*Excerpt provided:*
'''

Debugging and Development Tools

Request/Response Inspection

For debugging purposes, implement detailed request and response inspection:

class RequestInspector
  def initialize(agent)
    @agent = agent
    @logger = Logger.new('debug.log')
  end

  def inspect_request(url, method = :get)
    @logger.debug "=== REQUEST DETAILS ==="
    @logger.debug "URL: #{url}"
    @logger.debug "Method: #{method.upcase}"
    @logger.debug "User-Agent: #{@agent.user_agent}"
    @logger.debug "Cookies: #{@agent.cookies.map(&:to_s).join('; ')}"

    start_time = Time.now

    begin
      response = @agent.send(method, url)
      duration = Time.now - start_time

      @logger.debug "=== RESPONSE DETAILS ==="
      @logger.debug "Status: #{response.code}"
      @logger.debug "Content-Type: #{response.content_type}"
      @logger.debug "Content-Length: #{response.body.length}"
      @logger.debug "Duration: #{duration.round(3)}s"
      @logger.debug "Final URL: #{response.uri}"

      response
    rescue => error
      duration = Time.now - start_time
      @logger.error "=== ERROR DETAILS ==="
      @logger.error "Error: #{error.class.name}: #{error.message}"
      @logger.error "Duration: #{duration.round(3)}s"
      raise
    end
  end
end

# Usage
agent = Mechanize.new
inspector = RequestInspector.new(agent)

page = inspector.inspect_request('https://example.com')

Memory and Resource Monitoring

Monitor memory usage and resource consumption:

require 'objspace'

class ResourceMonitor
  def initialize
    @logger = Logger.new('resources.log')

'''

*Given data:*
'''

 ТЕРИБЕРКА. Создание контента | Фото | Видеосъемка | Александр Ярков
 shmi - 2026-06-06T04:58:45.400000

'''

*Task set:*
a. According to the debugging tools excerpt, why should detailed request and response inspection be set up, and which file does the RequestInspector class write its log to? Answer in one to three sentences.
b. Write out the part of the debugging tools excerpt from "Request/Response Inspection" up to and including "method = :get)".
Use only the debugging tools excerpt to answer; nothing in the material is needed.

*Solutions to the exercise:*
a. The excerpt says to set up detailed request and response inspection for debugging purposes. The RequestInspector class writes its log to the file debug.log.

b.
Request/Response Inspection

For debugging purposes, implement detailed request and response inspection:

class RequestInspector
  def initialize(agent)
    @agent = agent
    @logger = Logger.new('debug.log')
  end

  def inspect_request(url, method = :get)